Reputation: 9328
I'm training a Word2Vec model that has a fairly important number of individual terms (~ 100k), on a 200 dimensions basis.
Spark's typical W2V modelisation currently adds up to a memory usage mainly composed of the vectors for each word, that is : numberOfDimensions*sizeof(float)*numberOfWords
. Do the math, the order of magnitude of the above is at 100MB, give or take.
Considering I'm still working on my tokenizers and still benching for optimal vector size, I'm actually doing computations on a dictionary of 75k-150k words and from 100 to 300 dimensions, so let's just say the model can reach ~500MB.

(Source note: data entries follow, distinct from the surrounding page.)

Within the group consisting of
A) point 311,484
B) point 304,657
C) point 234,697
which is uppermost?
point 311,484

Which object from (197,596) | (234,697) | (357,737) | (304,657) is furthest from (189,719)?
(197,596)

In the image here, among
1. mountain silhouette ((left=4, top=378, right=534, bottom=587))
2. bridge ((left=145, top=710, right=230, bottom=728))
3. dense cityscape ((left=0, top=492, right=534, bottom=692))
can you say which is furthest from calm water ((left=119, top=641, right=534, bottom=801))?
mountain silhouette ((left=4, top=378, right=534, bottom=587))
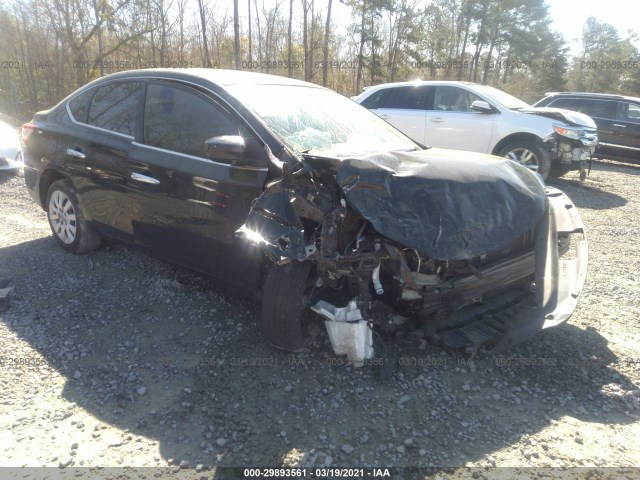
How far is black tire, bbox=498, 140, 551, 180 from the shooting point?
28.1 ft

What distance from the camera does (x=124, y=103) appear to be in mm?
4117

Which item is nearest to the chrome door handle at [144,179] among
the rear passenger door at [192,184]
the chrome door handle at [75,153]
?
the rear passenger door at [192,184]

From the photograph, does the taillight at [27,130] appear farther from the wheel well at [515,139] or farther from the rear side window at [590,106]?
the rear side window at [590,106]

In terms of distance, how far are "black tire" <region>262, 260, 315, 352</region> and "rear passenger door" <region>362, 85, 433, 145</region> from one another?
23.4 ft

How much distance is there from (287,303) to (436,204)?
3.41ft

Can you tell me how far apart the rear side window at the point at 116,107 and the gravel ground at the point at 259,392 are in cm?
133

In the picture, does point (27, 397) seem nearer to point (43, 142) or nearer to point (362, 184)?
point (362, 184)

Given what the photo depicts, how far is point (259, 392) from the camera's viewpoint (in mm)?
2871

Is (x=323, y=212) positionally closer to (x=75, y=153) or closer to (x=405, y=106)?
(x=75, y=153)

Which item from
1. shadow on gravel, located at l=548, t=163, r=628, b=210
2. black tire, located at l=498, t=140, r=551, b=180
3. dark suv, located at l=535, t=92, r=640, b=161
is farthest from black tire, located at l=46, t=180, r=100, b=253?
dark suv, located at l=535, t=92, r=640, b=161

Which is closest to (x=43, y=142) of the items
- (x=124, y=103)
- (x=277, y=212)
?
(x=124, y=103)

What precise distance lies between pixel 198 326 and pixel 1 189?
5.82 m

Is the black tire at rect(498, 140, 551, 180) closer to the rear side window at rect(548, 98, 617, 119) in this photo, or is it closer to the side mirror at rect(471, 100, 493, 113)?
the side mirror at rect(471, 100, 493, 113)

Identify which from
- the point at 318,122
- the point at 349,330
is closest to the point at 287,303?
the point at 349,330
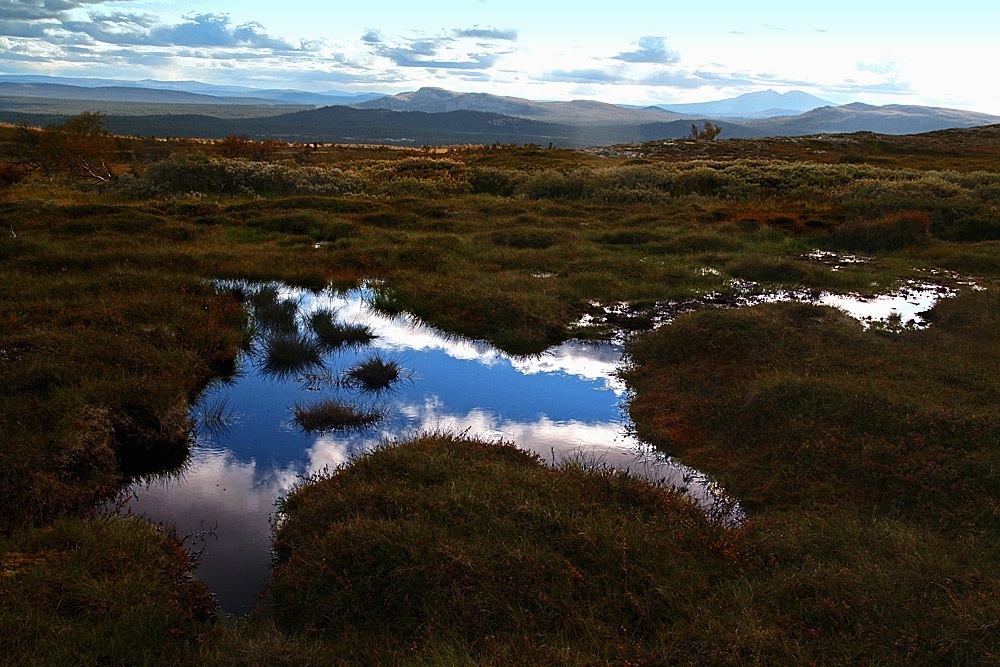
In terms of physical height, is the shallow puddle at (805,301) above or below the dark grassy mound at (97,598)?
above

Now everything is fine, up untill the saving of this model. Which is currently implemented in Spark this way :
override protected def saveImpl(path: String): Unit = {
DefaultParamsWriter.saveMetadata(instance, path, sc)

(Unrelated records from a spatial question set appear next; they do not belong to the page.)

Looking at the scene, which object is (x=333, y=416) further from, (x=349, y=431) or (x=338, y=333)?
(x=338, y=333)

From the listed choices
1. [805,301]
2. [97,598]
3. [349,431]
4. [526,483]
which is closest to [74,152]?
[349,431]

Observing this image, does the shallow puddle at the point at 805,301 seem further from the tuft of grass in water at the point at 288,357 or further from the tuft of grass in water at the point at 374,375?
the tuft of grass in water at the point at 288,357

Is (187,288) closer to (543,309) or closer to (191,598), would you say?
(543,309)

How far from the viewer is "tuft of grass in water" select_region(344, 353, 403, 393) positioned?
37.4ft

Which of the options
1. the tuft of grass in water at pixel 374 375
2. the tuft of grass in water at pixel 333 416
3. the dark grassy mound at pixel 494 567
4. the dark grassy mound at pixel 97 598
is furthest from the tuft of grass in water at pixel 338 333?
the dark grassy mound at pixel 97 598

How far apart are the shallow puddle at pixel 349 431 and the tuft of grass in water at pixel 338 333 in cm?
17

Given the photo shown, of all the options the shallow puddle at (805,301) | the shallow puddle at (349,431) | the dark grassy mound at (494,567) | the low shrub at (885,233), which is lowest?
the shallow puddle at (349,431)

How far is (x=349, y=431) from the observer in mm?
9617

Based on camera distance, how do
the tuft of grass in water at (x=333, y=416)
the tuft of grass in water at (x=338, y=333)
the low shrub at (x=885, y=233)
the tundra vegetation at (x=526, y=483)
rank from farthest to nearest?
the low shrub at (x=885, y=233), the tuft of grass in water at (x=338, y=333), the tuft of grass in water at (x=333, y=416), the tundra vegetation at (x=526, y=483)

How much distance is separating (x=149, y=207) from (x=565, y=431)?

val data = Data(instance.wordVectors.wordIndex, instance.wordVectors.wordVectors.toSeq)
val dataPath = new Path(path, "data").toString
sparkSession.createDataFrame(Seq(data)).repartition(1).write.parquet(dataPath)
}
That is : a dataframe of 1 row is created, the row containing a big f(l)at array of all the vectors. The dataframe is saved as parquet. That's fine... unless... you have to ship it to an executor. Which you do in cluster mode.
This ends up blowing up the job, with a stacktrace like so :
16/11/28 11:29:00 INFO scheduler.DAGScheduler: Job 3 failed: parquet at Word2Vec.scala:311, took 5,208453 s
16/11/28 11:29:00 ERROR datasources.InsertIntoHadoopFsRelationCommand: Aborting job.
org.apache.spark.SparkException: Job aborted due to stage failure:
Serialized task 32:5 was 204136673 bytes,
which exceeds max allowed: spark.rpc.message.maxSize (134217728 bytes).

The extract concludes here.